I was six bites into my lunch when my purse-shrouded phone vibrated with an urgency that couldn’t be ignored. Although I didn’t want to be ‘that woman’—the one who abandons friends she can see for the one she can hear—I reached for my phone. The message on the screen alerted me this was not a call, but an electronic reminder, one of many that regulate my days and keep me on track.

I am not alone in depending on technology for the prompts necessary for a disciplined life. Friends’ watches vibrate when they sit too long. When they get up and move, they calculate and tally the number of steps taken. There is even an app to regulate caloric intake.

Recently my iPhone installed an upgrade called ‘Bedtime,’ a feature that tells you when to go to bed in addition to sending a wake up call. It seems like living with an overprotective mother—without the benefit of warm cinnamon milk at night and the smell of bacon in the morning.

Once upon a time, traits necessary for a well-ordered society, like punctuality, temperance and perseverance were virtues to attain. Striving to achieve them marked a person as disciplined. Now we are free from depending solely on such antiquated devices as fragmented memory and erratic willpower.
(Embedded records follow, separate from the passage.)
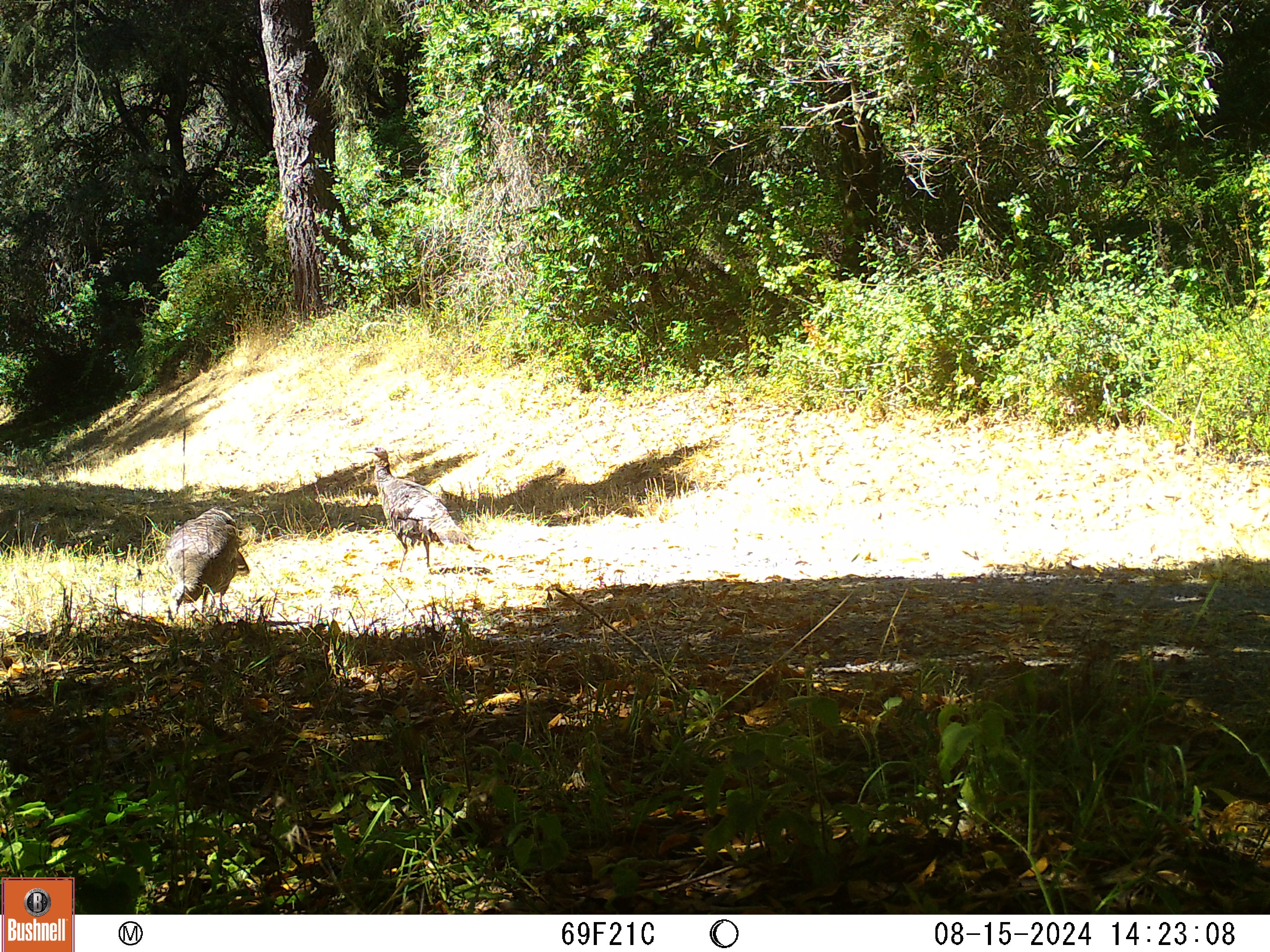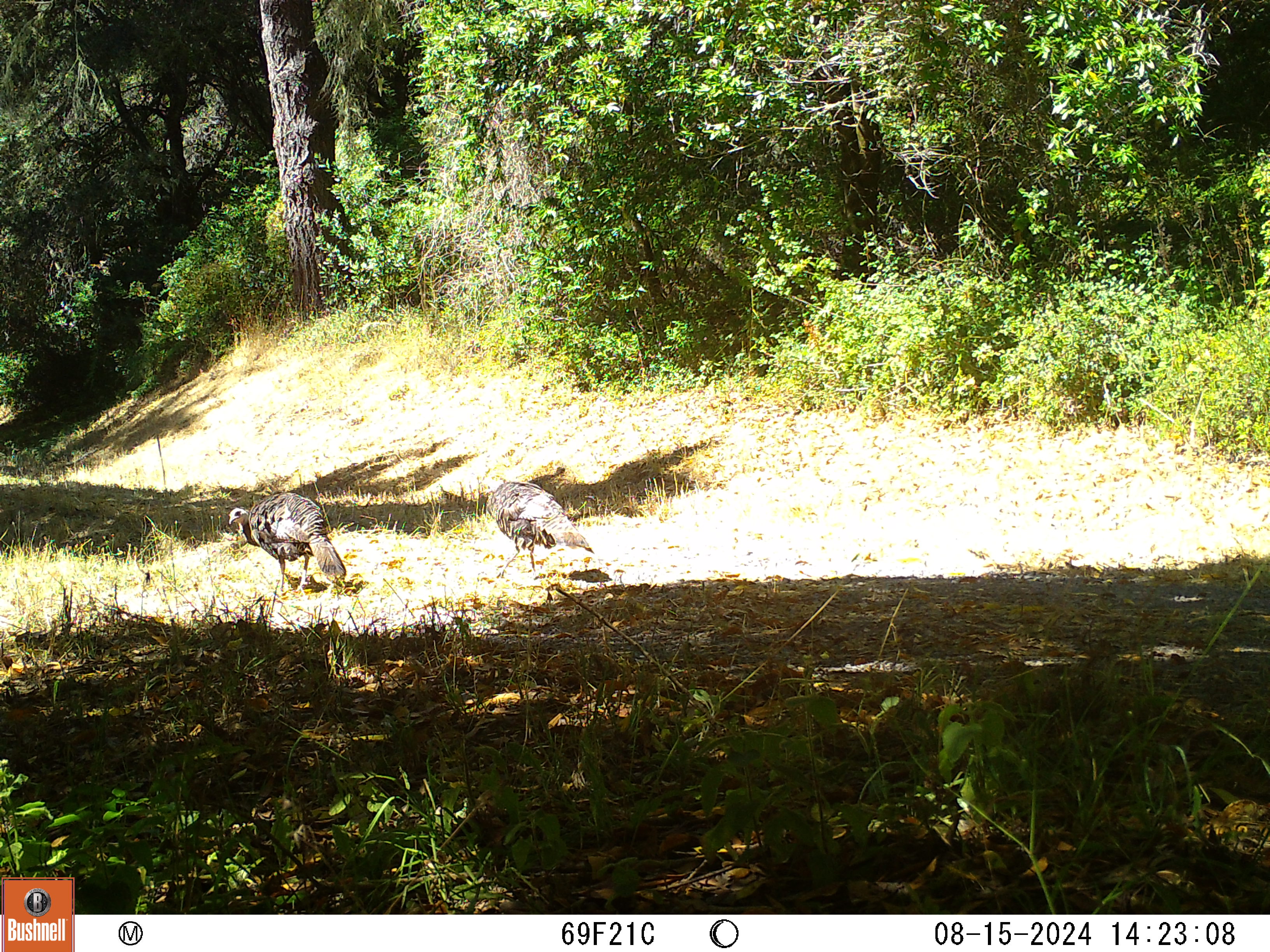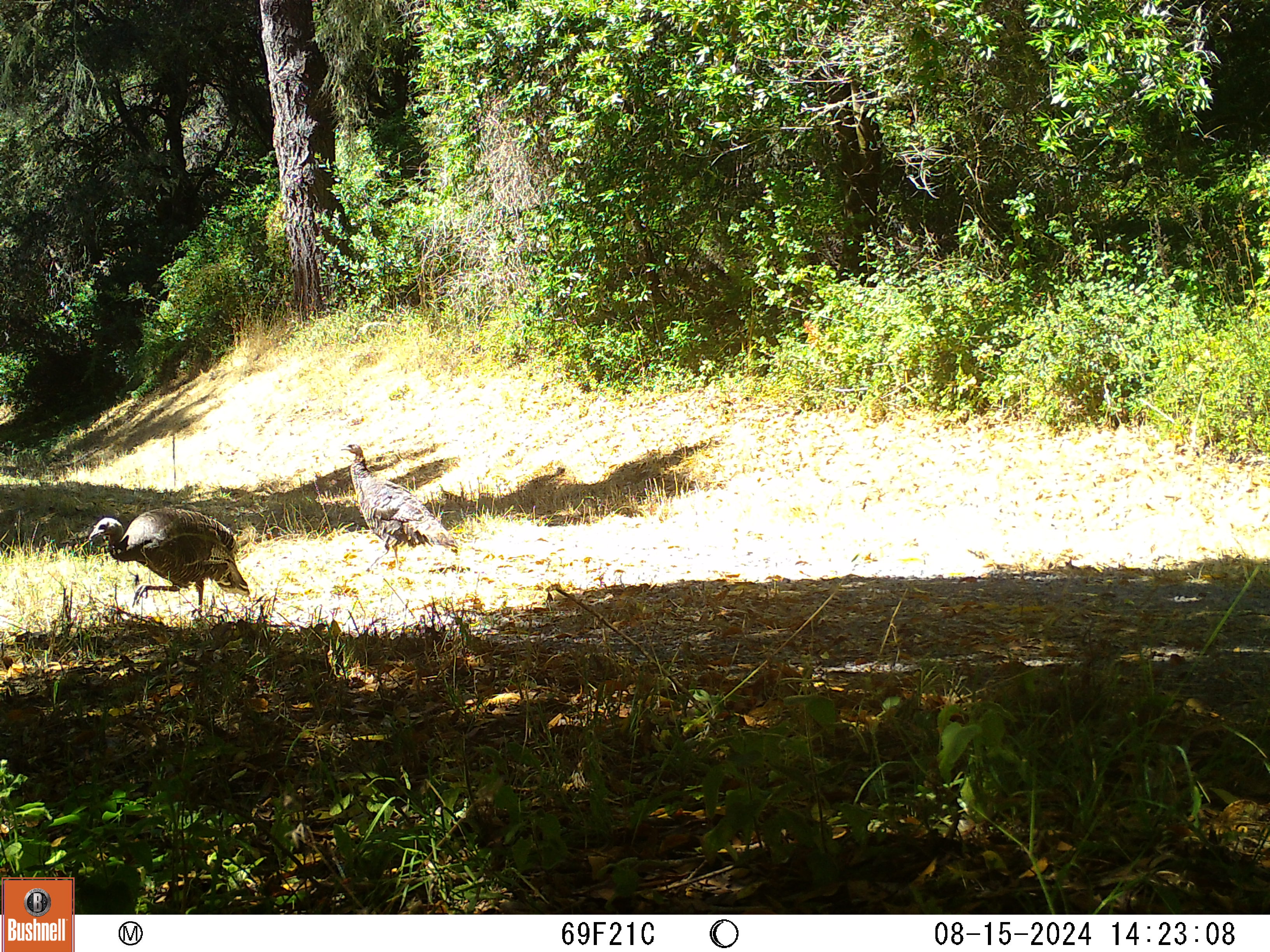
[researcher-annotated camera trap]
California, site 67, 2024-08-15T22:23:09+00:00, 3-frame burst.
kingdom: Animalia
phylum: Chordata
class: Aves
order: Galliformes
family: Phasianidae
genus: Meleagris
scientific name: Meleagris gallopavo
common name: turkey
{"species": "turkey (Meleagris gallopavo)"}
Instead we can rely on electronic gadgets to mark the cadence of a regulated life—as long as we remember to set them correctly.  In the electronic age, we can outsource discipline.

I, for one, could not be happier!

This development comes at a perfect time—the time in my life when I am transitioning from established routines to some as-yet-to be-determined ones. I am a novice in this pursuit. Although a lot of routine was established during four decades of marriage, it was my husband who was born for routine. I mostly adopted his ways. We discussed the rules of engagement early in our marriage.

We agreed on the what—that we would develop couple rhythms that kept us together as much as possible. We had witnessed marriages disintegrate, and based on our own observations with no corroborating research, we had concluded that bedtime, breakfast together and a predictable dinner hour were keys to a solid marriage.

We had to negotiate the how because he had been nurtured by an early-to-bed, early-to-rise family, and I was raised in a family of routine-adverse owls. We came to terms on a middle ground that leaned more heavily toward his way of organizing life than mine. I let that slide for two reasons. First, his way seemed the better of the two, and I hoped I could improve by emulating his habits (although I never admitted this to him).  Secondly, it wasn’t hard to give up habits I didn’t possess to adopt ones that meant a lot to him.

And so our life together was framed by structures that signaled we lived a disciplined life. He was up before the birds began their morning song; perhaps he even summoned them to sing. I was never sure. I may have been less enthusiastic, but I was not far behind. I could have set my watch by when he was ready to eat breakfast, lunch or dinner. Countless other patterns made for a regulated and predictable life. He was a creature of habit…but he was not a man of discipline.

A disciplined man would have resisted ice cream every night before bed. He would have chosen a shiny red apple or a juice-filled orange, not chocolate with toffee crunch—especially after high cholesterol became his constant companion and dominated the consultation at every doctor visit. Nevertheless, his nearly nightly ritual—after an evening shower, and precisely at 9—was to go to the freezer with a bowl in hand, find the ice cream and finish off the day with a couple of generous scoops. It was one of his favorite routines, but I digress.

Routines of a lifetime, along with the disciplines of everyday, are up for renewal. Their continuing presence in the lineup of my life depends on the benefits they offer. Routines like bedtime ice cream were his alone, and they have disappeared. Other routines remain, offering comforting familiarity and a lingering bond with the woman I used to be.

As I am in the market for new routines, I am aware that routine can spring up willy-nilly or be cultivated through thoughtful decision and disciplined follow-through. It is the latter kind of routine I seek; routine chosen with intentionality to order my hours and organize my days. Life-giving routine doesn’t appear overnight. It develops through careful choices and white-knuckle tenacity. It takes discipline until a thought becomes action, action becomes habit and habit becomes routine. 

It may require the aid of all of my electronics, but I think I can do it as long as I outsource the discipline.